Aim: Extract the final stretch of the data: the line that contains "What separating distance" and every line after it, unaltered, and no other lines.

______

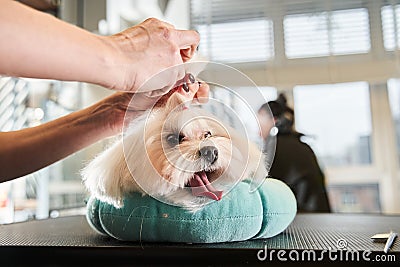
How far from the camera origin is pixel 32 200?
0.60 m

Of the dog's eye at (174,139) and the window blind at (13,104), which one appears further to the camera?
the window blind at (13,104)

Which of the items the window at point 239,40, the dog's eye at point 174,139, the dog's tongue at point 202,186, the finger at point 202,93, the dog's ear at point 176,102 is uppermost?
the window at point 239,40

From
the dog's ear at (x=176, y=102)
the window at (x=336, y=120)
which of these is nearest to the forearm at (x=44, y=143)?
the dog's ear at (x=176, y=102)

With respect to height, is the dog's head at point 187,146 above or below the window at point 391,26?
below

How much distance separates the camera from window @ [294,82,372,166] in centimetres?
65

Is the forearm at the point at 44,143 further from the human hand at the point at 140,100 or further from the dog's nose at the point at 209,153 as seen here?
the dog's nose at the point at 209,153

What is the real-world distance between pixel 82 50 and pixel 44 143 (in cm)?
23

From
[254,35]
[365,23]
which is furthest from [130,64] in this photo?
[365,23]

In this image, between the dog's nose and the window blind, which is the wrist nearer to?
the dog's nose

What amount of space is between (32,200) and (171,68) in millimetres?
322

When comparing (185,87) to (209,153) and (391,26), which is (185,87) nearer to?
(209,153)

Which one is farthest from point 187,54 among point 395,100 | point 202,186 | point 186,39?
point 395,100

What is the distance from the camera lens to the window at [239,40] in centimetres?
54

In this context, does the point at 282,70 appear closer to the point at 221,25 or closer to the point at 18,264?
the point at 221,25
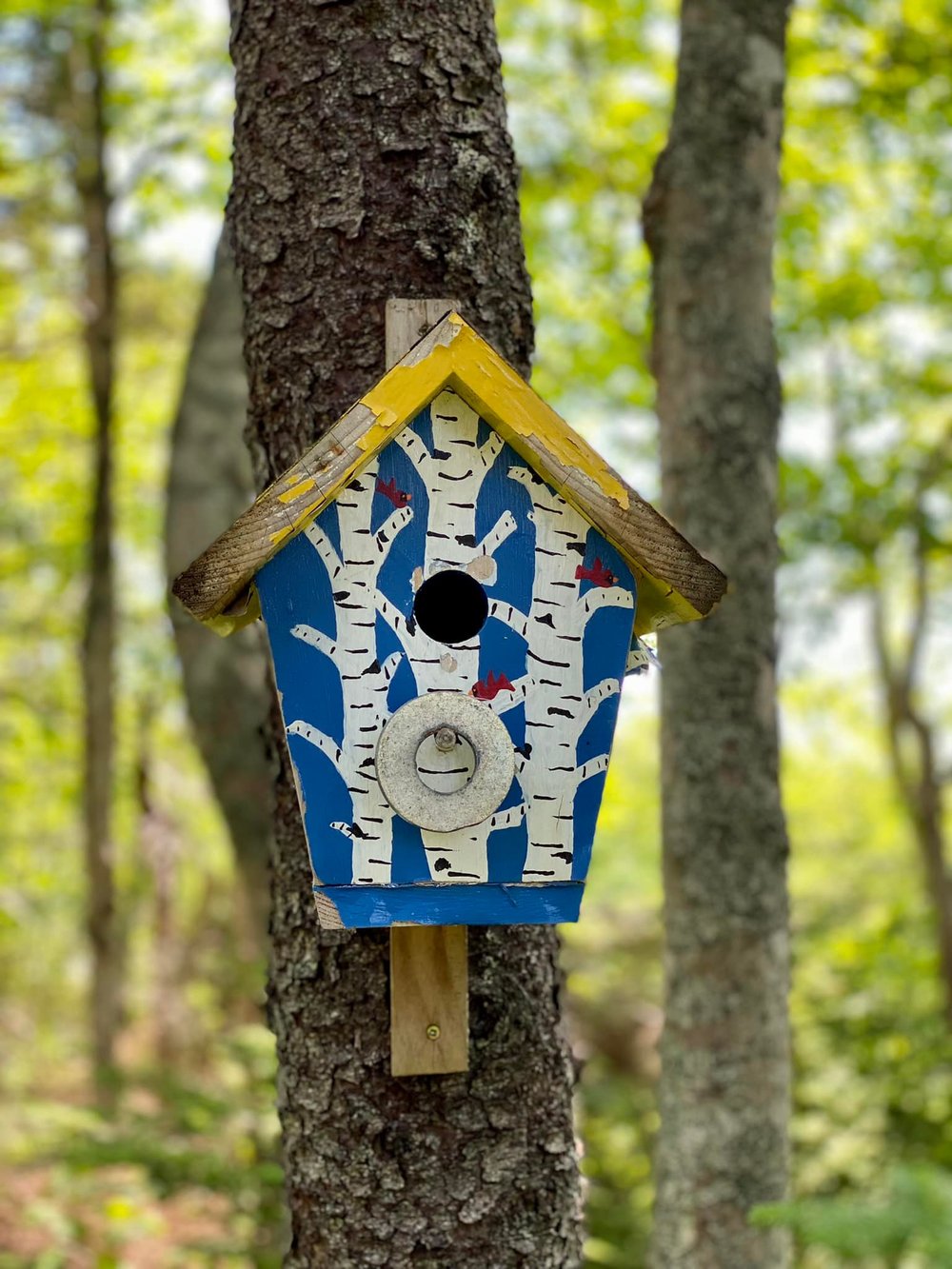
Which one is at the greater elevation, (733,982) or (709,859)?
(709,859)

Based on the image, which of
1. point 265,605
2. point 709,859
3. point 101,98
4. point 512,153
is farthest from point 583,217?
point 265,605

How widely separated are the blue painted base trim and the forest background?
3.64ft

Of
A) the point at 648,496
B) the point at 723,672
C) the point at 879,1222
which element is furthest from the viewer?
the point at 648,496

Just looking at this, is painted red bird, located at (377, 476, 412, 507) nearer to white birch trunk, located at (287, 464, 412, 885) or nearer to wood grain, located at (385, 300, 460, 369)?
white birch trunk, located at (287, 464, 412, 885)

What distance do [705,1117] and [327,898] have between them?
5.55ft

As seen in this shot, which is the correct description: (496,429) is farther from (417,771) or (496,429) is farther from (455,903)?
(455,903)

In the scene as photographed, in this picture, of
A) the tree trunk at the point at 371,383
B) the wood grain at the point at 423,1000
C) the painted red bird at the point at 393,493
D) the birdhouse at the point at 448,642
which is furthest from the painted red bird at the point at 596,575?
the wood grain at the point at 423,1000

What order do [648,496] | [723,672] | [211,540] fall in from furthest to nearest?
[648,496] < [211,540] < [723,672]

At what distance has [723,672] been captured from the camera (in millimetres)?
2832

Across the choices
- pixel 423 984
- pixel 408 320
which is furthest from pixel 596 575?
pixel 423 984

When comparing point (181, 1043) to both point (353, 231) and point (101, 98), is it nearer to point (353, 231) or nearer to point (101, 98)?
point (101, 98)

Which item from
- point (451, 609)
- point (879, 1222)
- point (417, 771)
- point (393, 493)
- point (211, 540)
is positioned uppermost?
point (211, 540)

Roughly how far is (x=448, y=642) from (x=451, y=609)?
7 centimetres

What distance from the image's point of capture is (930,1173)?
2404 mm
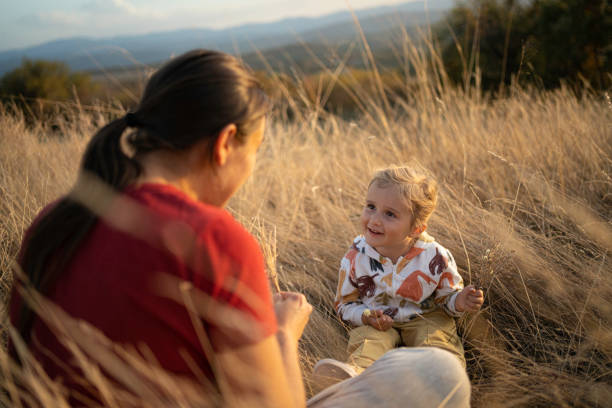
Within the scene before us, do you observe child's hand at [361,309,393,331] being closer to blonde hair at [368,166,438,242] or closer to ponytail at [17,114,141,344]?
blonde hair at [368,166,438,242]

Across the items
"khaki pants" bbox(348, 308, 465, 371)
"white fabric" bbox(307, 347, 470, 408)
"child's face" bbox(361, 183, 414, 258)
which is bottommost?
"khaki pants" bbox(348, 308, 465, 371)

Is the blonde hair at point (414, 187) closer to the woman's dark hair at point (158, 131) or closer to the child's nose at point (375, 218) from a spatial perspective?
the child's nose at point (375, 218)

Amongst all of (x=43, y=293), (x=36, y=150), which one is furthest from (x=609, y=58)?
(x=43, y=293)

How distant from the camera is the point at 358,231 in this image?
2.62m

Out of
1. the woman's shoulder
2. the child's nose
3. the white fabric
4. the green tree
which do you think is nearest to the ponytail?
the woman's shoulder

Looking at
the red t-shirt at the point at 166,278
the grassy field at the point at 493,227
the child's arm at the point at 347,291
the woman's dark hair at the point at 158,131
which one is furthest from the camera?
the child's arm at the point at 347,291

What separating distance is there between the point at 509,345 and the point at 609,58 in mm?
7223

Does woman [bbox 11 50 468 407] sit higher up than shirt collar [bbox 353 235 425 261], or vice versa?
woman [bbox 11 50 468 407]

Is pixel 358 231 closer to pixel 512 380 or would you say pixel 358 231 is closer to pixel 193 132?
pixel 512 380

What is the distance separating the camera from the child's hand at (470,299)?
1696 millimetres

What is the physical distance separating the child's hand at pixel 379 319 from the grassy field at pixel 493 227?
20 centimetres

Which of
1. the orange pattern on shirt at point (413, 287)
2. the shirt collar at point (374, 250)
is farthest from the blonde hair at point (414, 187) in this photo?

______

Output:
What separating distance is there between the point at 509,345 and the point at 609,58 in mm?
7223

Does woman [bbox 11 50 468 407] sit higher up than shirt collar [bbox 353 235 425 261], or vice versa?
woman [bbox 11 50 468 407]

Is pixel 358 231 closer to pixel 512 380 or would you say pixel 358 231 is closer to pixel 193 132?
pixel 512 380

What is the distance separating the camera from the child's hand at (470,299)?
1696 millimetres

What is the physical distance separating the child's hand at pixel 379 319 from the grassy field at pixel 493 227?
20 centimetres

Which of
1. the orange pattern on shirt at point (413, 287)
2. the shirt collar at point (374, 250)
is farthest from the blonde hair at point (414, 187) in this photo?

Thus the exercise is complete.